> [Action item]:
Go through the data and retrieve each line that includes the string "United".

(Task inputs)

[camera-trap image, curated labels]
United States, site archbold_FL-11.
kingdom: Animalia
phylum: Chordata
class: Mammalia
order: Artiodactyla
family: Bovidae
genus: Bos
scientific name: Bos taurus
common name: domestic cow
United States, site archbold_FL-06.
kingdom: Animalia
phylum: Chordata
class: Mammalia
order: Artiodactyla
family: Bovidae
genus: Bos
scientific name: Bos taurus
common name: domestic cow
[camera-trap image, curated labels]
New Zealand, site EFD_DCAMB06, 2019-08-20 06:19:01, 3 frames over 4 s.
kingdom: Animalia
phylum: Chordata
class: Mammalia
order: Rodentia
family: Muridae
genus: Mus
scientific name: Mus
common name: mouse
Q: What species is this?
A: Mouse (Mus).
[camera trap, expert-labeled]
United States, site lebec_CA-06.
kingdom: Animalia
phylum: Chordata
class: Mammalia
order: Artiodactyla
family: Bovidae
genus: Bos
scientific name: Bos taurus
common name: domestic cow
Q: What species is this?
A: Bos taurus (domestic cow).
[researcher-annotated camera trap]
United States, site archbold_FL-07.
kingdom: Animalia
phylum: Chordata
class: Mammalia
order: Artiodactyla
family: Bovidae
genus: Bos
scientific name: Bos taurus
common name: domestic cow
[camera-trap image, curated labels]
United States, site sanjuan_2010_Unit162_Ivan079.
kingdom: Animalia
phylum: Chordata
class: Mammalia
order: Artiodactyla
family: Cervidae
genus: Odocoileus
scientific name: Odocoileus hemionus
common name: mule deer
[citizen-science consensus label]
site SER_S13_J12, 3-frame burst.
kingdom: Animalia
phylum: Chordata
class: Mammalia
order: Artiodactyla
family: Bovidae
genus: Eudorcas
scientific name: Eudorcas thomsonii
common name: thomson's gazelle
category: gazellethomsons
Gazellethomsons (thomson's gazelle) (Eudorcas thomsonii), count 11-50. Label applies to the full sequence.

(End Task inputs)

> [Task answer]:
United States, site archbold_FL-11.
United States, site archbold_FL-06.
United States, site lebec_CA-06.
United States, site archbold_FL-07.
United States, site sanjuan_2010_Unit162_Ivan079.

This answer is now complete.